**REQUIREMENT**
Repeat, word for word, every line from the line holding "Is point (457, 137)" through the final line of the entries below. Skip all pictures.

**SUPPLIED ENTRIES**
>> Begin

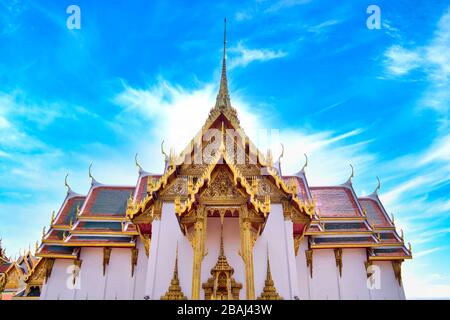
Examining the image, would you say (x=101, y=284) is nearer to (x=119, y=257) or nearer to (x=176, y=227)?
(x=119, y=257)

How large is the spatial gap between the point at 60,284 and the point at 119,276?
2.45 metres

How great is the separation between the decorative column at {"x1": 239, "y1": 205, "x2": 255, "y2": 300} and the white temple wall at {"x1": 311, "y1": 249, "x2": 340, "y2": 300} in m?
5.52

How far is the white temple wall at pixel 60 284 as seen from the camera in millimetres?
12172

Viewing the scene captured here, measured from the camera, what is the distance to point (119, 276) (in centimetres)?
1223

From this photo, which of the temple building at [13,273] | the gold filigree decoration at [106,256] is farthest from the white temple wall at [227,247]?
the temple building at [13,273]

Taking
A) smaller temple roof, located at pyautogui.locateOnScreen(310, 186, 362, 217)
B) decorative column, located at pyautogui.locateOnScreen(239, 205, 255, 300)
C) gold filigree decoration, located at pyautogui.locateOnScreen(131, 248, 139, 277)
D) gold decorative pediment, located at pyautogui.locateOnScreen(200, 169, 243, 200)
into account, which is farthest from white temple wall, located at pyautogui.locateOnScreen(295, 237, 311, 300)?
gold filigree decoration, located at pyautogui.locateOnScreen(131, 248, 139, 277)

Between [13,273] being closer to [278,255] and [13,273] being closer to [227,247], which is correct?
[227,247]

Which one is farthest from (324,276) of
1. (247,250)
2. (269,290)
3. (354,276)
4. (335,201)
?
(247,250)

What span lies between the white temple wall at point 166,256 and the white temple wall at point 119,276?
14.0ft

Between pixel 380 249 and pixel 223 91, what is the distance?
9446 mm

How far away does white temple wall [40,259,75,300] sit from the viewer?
39.9 feet

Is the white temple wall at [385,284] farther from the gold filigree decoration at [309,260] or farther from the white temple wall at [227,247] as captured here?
the white temple wall at [227,247]

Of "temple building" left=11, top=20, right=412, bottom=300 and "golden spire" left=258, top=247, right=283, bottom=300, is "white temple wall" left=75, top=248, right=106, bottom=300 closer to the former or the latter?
"temple building" left=11, top=20, right=412, bottom=300
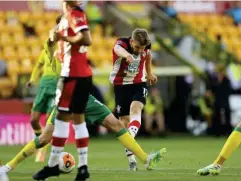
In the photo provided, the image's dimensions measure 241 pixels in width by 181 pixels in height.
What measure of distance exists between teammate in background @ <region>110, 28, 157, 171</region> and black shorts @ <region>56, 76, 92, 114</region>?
9.41ft

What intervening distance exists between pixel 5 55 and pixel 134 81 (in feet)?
43.6

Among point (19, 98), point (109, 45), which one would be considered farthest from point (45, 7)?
→ point (19, 98)

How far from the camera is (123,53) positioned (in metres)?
12.3

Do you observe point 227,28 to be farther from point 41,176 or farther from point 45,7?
point 41,176

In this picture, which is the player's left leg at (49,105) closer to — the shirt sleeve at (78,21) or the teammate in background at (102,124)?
the teammate in background at (102,124)

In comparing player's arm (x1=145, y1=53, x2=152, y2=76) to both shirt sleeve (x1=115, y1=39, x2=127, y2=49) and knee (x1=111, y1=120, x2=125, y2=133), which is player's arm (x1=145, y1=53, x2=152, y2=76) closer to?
shirt sleeve (x1=115, y1=39, x2=127, y2=49)

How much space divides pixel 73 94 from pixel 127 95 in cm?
357

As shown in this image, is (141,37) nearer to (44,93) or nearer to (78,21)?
→ (44,93)

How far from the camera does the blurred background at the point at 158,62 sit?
2408 cm

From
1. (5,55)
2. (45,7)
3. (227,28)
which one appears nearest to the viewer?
(5,55)

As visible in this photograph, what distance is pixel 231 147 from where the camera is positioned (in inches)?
425

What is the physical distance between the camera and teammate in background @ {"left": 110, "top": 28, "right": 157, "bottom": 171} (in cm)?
1266

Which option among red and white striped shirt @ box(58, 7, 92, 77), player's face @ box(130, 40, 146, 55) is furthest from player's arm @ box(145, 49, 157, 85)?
red and white striped shirt @ box(58, 7, 92, 77)

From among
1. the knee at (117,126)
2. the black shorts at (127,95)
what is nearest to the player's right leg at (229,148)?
the knee at (117,126)
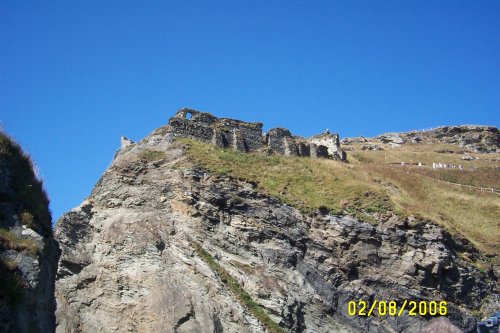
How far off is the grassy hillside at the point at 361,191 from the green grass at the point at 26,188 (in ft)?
92.3

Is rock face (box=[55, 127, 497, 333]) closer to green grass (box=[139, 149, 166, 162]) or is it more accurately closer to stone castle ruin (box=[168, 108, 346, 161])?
green grass (box=[139, 149, 166, 162])

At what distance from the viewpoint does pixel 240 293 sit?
35.4 m

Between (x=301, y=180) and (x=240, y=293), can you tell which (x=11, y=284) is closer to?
(x=240, y=293)

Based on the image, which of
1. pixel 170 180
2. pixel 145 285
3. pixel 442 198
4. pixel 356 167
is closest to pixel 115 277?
pixel 145 285

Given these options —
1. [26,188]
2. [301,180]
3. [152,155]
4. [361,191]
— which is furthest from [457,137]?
[26,188]

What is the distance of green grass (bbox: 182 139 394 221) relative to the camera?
44.8 m

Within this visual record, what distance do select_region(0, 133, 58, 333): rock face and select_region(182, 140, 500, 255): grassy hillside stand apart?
2858cm

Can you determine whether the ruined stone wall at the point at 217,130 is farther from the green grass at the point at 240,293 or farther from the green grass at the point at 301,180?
the green grass at the point at 240,293

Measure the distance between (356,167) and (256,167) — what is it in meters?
12.0

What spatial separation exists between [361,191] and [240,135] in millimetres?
12682

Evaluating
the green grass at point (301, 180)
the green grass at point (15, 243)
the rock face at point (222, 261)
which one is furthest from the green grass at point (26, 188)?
the green grass at point (301, 180)

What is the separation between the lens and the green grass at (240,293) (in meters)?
34.2

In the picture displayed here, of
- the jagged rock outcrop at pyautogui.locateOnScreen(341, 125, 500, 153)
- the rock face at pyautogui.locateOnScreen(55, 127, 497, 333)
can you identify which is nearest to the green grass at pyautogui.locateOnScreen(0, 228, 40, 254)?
the rock face at pyautogui.locateOnScreen(55, 127, 497, 333)

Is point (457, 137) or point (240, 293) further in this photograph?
point (457, 137)
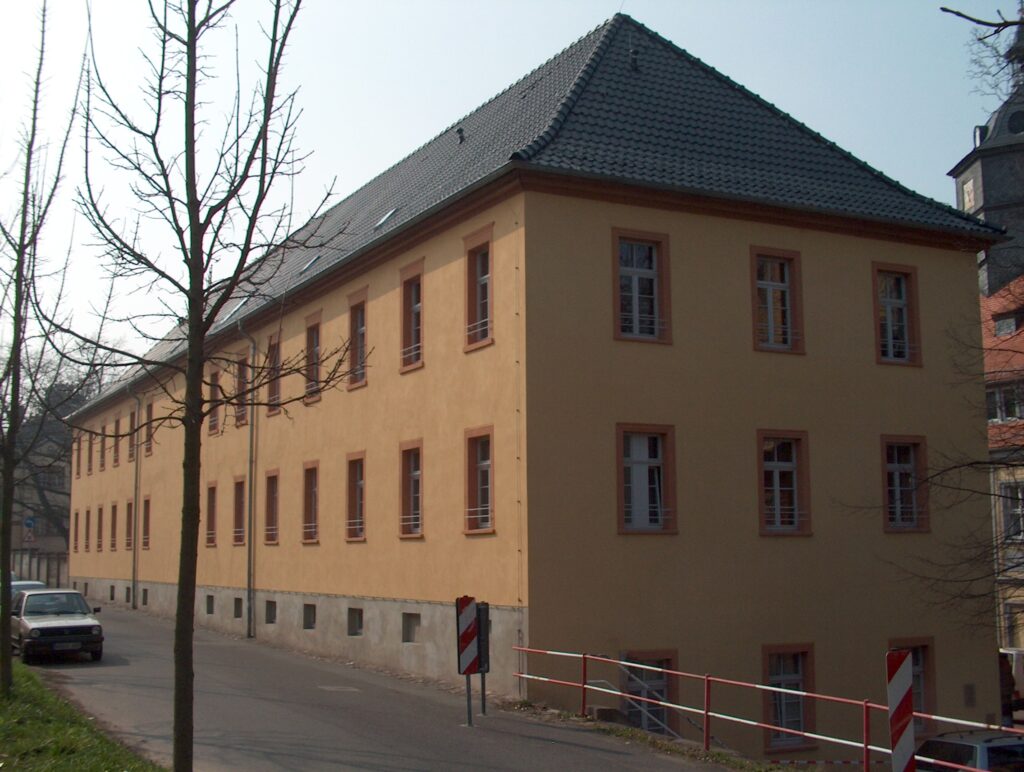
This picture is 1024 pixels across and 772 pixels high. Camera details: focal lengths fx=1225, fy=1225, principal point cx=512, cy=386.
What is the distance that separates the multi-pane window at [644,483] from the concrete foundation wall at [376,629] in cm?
254

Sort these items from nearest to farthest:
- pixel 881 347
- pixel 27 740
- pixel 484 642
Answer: pixel 27 740 < pixel 484 642 < pixel 881 347

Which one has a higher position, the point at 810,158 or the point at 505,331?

>> End

**SOLUTION BELOW**
Is point (457, 137) or point (240, 293) further in this photograph?
point (457, 137)
This picture is 1024 pixels across and 772 pixels high. Camera details: focal lengths fx=1225, fy=1225, principal point cx=512, cy=386.
What is the distance that separates the multi-pane window at [644,483] from the concrete foundation wall at [376,629] in cm?
254

Sort these items from nearest to farthest:
- pixel 881 347
- pixel 27 740
- pixel 484 642
Answer: pixel 27 740 < pixel 484 642 < pixel 881 347

Which one has a higher position, the point at 810,158 or the point at 505,331?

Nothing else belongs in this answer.